• _TEXT PASSAGE_
▽

The scene: New York City. The dazzling lights cast shadows that grow ever darker as the glitzy prosperity of the Roaring Twenties screeches to a halt. Enter a cast of familiar characters: a young girl, Samantha White, returning after being sent away by her cruel stepmother, the Queen of the Follies, years earlier; her father, the King of Wall Street, who survives the stock market crash only to suffer a strange and sudden death; seven street urchins, brave protectors for a girl as pure as snow; and a mysterious stock ticker that holds the stepmother in its thrall, churning out ticker tape imprinted with the wicked words "Another . . . More Beautiful . . . KILL." In a moody, cinematic new telling of a beloved fairy tale, extraordinary graphic novelist Matt Phelan captures the essence of classic film noir on the page--and draws a striking distinction between good and evil.

△

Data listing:
▽

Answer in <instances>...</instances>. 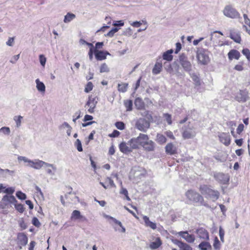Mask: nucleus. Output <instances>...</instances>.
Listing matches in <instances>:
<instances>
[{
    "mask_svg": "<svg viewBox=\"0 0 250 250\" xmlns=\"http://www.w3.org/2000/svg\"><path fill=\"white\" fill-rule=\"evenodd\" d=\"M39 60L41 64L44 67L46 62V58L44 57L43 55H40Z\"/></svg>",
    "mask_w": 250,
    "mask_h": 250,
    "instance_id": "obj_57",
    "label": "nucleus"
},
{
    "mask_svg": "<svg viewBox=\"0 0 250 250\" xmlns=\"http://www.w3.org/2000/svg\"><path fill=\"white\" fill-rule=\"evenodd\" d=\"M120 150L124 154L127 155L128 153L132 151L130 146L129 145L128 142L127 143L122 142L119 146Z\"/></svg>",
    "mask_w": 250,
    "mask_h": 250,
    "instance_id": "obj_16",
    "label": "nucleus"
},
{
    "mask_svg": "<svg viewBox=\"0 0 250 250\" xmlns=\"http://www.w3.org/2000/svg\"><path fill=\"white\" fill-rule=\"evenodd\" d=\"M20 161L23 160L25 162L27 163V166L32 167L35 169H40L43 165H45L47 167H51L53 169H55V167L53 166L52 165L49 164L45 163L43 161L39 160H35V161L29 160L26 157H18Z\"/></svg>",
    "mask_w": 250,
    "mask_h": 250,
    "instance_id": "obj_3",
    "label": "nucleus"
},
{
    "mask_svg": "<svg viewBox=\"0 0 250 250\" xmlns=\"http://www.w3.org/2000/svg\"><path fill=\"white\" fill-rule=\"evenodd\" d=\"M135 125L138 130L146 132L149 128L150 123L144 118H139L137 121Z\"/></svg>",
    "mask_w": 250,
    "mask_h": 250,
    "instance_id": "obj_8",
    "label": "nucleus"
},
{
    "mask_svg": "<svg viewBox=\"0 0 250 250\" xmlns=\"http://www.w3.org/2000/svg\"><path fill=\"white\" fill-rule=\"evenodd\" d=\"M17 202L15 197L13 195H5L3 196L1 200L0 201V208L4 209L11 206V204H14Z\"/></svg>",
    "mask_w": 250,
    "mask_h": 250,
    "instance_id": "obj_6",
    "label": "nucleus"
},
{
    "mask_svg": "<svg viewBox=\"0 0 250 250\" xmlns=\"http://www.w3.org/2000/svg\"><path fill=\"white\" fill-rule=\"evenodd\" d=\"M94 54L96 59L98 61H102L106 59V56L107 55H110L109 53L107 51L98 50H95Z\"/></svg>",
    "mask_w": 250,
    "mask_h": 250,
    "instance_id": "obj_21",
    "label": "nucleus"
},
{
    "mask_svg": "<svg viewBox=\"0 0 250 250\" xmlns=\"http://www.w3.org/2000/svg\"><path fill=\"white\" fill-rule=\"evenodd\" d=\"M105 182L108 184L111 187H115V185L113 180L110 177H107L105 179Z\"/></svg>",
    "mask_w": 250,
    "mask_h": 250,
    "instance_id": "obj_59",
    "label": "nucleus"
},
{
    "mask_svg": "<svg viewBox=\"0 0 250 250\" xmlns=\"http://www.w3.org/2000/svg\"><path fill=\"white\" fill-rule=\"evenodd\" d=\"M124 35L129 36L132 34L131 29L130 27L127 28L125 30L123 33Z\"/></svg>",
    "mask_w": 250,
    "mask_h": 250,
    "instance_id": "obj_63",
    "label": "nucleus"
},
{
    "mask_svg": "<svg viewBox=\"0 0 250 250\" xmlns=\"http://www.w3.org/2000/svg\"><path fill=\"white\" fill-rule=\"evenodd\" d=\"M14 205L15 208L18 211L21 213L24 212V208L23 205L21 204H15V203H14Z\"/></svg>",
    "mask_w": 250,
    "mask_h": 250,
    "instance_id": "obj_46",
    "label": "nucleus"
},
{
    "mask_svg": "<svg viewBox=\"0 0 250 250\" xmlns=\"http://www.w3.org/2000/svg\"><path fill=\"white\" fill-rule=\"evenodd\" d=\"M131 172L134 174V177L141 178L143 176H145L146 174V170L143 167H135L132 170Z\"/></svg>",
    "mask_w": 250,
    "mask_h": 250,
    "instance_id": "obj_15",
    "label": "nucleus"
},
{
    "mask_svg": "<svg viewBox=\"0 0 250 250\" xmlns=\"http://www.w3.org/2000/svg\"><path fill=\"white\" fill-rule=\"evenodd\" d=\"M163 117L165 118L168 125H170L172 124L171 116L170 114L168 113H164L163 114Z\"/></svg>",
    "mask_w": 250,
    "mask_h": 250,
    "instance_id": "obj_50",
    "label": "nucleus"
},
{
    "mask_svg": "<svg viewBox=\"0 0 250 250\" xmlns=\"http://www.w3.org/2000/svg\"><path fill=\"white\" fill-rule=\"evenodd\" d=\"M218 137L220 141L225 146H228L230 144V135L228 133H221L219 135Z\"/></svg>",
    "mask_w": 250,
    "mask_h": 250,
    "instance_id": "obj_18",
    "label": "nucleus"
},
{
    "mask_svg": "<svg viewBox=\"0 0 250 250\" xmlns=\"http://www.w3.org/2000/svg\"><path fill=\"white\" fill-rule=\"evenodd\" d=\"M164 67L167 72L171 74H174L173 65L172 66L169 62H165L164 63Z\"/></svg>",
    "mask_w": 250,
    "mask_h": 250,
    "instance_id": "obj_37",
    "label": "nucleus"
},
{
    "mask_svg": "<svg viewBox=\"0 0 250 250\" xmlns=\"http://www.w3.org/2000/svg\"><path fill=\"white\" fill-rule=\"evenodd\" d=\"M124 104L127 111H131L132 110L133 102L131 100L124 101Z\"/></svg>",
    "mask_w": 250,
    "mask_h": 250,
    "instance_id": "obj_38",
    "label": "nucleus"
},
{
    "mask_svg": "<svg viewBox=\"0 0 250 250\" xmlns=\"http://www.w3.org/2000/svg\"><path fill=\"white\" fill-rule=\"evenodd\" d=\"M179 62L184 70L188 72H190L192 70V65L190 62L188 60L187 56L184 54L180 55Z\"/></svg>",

△

• _STATED GOAL A_
Rewrite the paragraph of the Snow White retelling description that begins "The scene: New York City." as a brief bulleted list that keeps its main facts.
• _STATED GOAL B_
How would you sum up the Snow White retelling description in two sentences?

• _CORRECT RESPONSE A_
- Setting: New York City as the prosperity of the Roaring Twenties comes to a halt
- Samantha White: a young girl returning years after her cruel stepmother, the Queen of the Follies, sent her away
- Her father, the King of Wall Street: survives the stock market crash but then dies a strange and sudden death
- Seven street urchins: brave protectors of the girl
- A mysterious stock ticker: holds the stepmother in its thrall and prints the words "Another . . . More Beautiful . . . KILL."
- Approach: graphic novelist Matt Phelan retells the fairy tale in a moody, cinematic style that captures classic film noir and draws a striking distinction between good and evil

• _CORRECT RESPONSE B_
Set in New York City as the Roaring Twenties end, the story follows Samantha White, who returns home after her stepmother, the Queen of the Follies, sent her away; her father, the King of Wall Street, dies suddenly, and seven street urchins protect her. Graphic novelist Matt Phelan tells this fairy tale in a moody, cinematic style drawn from classic film noir, with a striking distinction between good and evil.